Cohorting is a ‘lossy’ operation: Timestamps are discretised (binned) and any intermediate state transitions are lost.

Warning

The data must be sorted already

transitionMatrix.utils.preprocessing.generate_cohort_bounds(data, cohorts)[source]

Generate cohort intervals given an input transition dataframe and the desired number of cohorts. The function finds the range of timestamps and divides it equally

Parameters:

data – a pandas dataframe
cohorts (int) – the number of cohorts

Returns:

cohort_bounds

Returns:

dt

Warning

the Time column must be in float format

transitionMatrix.utils.preprocessing.generate_event_dict(data, dt, cohort_bounds)[source]

Loop over all events and construct a dictionary in the following format:

event_dict = {
  (entity_id, cohort interval) : [(time, state), ..., (time, state)]
  (entity_id, cohort interval) : (time, state), ..., (time, state)]
}

Create a unique key as per (entity, interval)
Find the interval of each event (the cohort it belongs it)
Add (time, state) pairs as variable length list

This data structure allows applying arbitrary state assignment to each cohort interval

Parameters:

data – a pandas dataframe
dt – the cohort interval
cohort_bounds – the boundaries of the cohort intervals

Returns:

dict

transitionMatrix.utils.preprocessing.remove_stale_events(data)[source]

Parse an event dictionary and remove transitions to the same state:

event_dict = {
  (entity_id, cohort interval) : [(time, state), ..., (time, state)]
  (entity_id, cohort interval) : (time, state), ..., (time, state)]
}

Parameters:: data – a pandas dataframe
Returns:: dict

transitionMatrix.utils.preprocessing.total_timestamps(data)[source]

Count total number of timestamps in a dataframe

Parameters:: data – dataframe. The ‘Time’ column is used by default
Returns:: returns an integer

transitionMatrix.utils.preprocessing.transitions_summary(dataframe)[source]: Calculate some summary statistics about transitions :param dataframe: input dataframe :return: dict

transitionMatrix.utils.preprocessing.unique_entities(data)[source]

Identify unique entities in a dataframe

Parameters:: data – dataframe. The ‘ID’ column is used by default
Returns:: returns a numpy array

transitionMatrix.utils.preprocessing.unique_states(data)[source]

Identify unique states in a dataframe

Parameters:: data – dataframe.

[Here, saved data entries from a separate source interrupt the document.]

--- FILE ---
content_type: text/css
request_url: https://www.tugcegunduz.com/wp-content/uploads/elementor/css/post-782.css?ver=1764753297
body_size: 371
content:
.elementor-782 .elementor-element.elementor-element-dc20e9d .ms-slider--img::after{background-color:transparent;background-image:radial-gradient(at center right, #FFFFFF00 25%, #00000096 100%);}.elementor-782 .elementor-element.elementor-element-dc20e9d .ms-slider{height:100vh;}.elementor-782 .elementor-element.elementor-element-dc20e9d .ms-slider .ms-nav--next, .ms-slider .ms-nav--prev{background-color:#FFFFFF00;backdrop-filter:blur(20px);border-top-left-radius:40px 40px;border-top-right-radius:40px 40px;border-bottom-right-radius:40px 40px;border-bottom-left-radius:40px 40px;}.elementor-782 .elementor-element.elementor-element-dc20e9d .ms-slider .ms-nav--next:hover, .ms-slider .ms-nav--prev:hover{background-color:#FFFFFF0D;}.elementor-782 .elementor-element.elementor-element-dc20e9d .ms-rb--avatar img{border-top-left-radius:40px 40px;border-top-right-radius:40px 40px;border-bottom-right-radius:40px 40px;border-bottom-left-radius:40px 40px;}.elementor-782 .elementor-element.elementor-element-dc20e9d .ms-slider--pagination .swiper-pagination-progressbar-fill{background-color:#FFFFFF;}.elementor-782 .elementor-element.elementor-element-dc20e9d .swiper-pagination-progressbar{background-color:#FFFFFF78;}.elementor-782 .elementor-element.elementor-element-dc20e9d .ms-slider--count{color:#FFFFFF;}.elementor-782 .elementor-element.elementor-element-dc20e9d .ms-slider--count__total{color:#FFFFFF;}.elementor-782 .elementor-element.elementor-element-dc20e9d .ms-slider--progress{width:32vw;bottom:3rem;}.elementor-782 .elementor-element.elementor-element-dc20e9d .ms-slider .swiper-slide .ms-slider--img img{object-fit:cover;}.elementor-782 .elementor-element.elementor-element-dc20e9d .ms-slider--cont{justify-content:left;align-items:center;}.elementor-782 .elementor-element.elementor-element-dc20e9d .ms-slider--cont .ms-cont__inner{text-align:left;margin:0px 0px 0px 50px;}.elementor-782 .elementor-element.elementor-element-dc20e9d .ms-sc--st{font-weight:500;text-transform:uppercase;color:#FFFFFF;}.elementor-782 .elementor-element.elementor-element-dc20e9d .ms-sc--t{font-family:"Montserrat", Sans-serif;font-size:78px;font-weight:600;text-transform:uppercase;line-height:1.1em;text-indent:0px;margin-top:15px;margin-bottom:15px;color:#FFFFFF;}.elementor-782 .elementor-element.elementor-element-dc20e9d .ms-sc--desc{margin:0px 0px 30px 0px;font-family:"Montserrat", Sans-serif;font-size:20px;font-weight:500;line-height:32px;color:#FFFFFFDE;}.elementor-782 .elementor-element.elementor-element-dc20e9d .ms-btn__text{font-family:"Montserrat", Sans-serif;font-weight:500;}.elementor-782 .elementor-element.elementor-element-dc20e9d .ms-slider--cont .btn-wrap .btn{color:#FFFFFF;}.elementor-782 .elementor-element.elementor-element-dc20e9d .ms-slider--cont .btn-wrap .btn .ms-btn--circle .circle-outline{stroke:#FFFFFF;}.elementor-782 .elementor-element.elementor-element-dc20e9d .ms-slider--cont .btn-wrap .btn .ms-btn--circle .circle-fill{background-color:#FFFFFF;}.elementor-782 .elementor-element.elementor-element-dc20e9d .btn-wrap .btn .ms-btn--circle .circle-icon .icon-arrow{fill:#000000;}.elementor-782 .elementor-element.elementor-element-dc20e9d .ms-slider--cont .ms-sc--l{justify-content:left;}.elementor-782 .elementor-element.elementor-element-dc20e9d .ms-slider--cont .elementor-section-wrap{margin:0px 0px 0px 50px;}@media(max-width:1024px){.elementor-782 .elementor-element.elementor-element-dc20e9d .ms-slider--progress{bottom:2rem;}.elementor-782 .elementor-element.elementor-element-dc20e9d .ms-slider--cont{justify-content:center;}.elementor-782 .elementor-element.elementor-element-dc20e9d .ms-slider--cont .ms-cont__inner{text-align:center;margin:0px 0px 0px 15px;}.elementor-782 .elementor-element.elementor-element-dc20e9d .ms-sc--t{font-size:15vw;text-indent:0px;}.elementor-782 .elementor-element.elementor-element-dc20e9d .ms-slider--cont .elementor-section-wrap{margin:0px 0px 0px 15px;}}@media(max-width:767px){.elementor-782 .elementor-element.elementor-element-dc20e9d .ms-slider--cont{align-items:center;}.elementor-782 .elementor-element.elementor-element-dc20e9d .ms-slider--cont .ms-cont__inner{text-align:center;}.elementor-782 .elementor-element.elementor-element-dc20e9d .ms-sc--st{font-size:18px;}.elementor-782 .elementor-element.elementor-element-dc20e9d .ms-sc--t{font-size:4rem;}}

The ‘State’ column is used by default for Compact formats, ‘From’ column as fallback for Canonical format
Returns:: returns a numpy array

transitionMatrix.utils.preprocessing.unique_timestamps(data)[source]

Identify unique timestamps in a dataframe

Parameters:: data – dataframe. The ‘Time’ column is used by default
Returns:: returns a sorted numpy array

transitionMatrix.utils.preprocessing.validate_absorbing_state(dataframe, state)[source]

Validate whether a given state is actually absorbing (there should be no transitions to another state)

Parameters:

dataframe – an input data frame
state (int) – the state to validate

Returns:

a list of exceptions